* [Aim of the exercise]: Set the data down again, exactly as it reads, but without the pictures.

* [Data segment]:

++++++

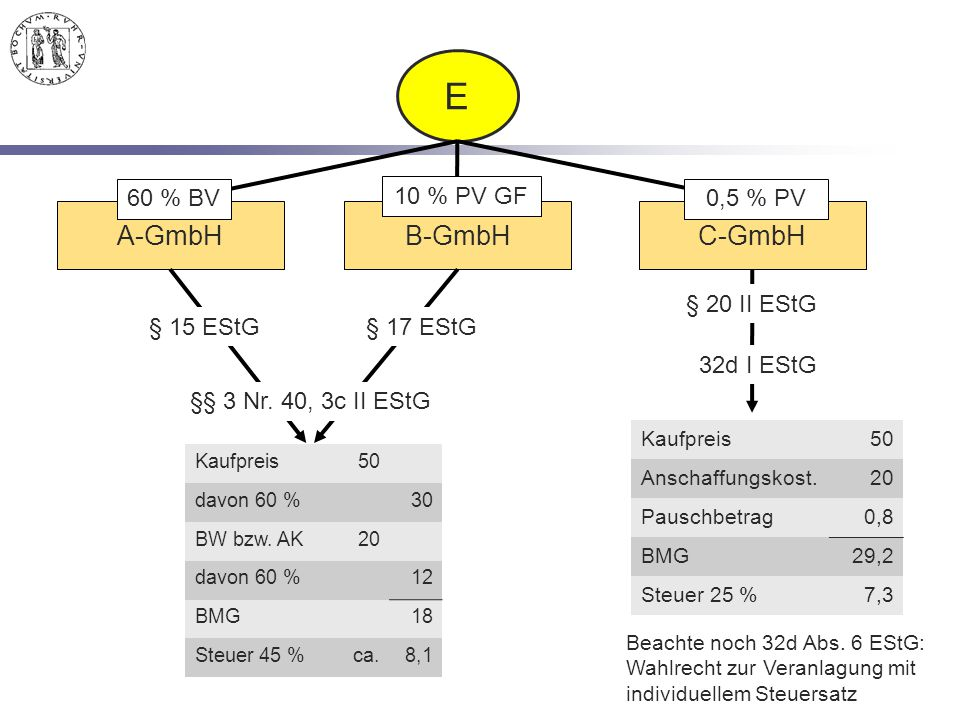 E A-GmbH B-GmbH C-GmbH 60 % BV 10 % PV GF 0,5 % PV § 20 II EStG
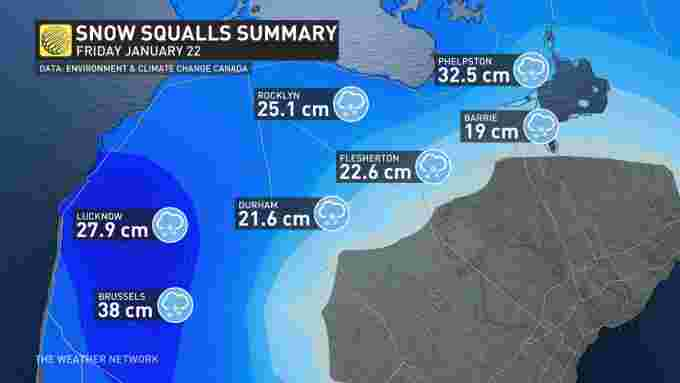 snowsquall summary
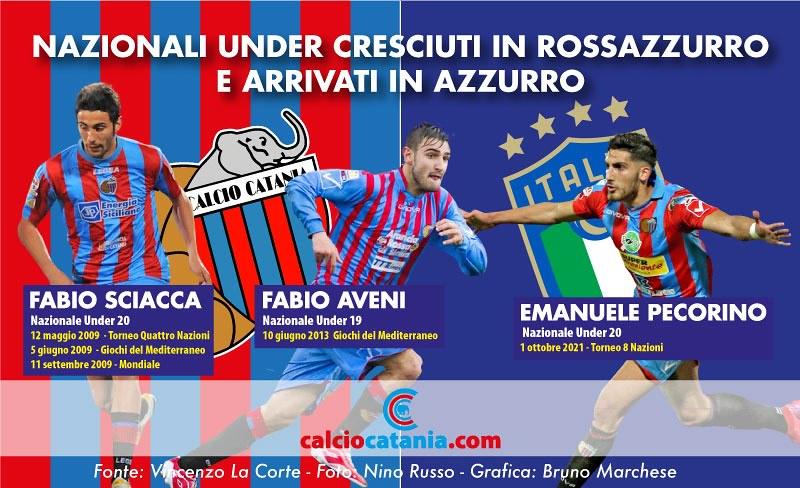 Fabio Sciacca, Fabio Aveni ed Emanuele Pecorino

++++++

* [Result]:
 E A-GmbH B-GmbH C-GmbH 60 % BV 10 % PV GF 0,5 % PV § 20 II EStG
 snowsquall summary
 Fabio Sciacca, Fabio Aveni ed Emanuele Pecorino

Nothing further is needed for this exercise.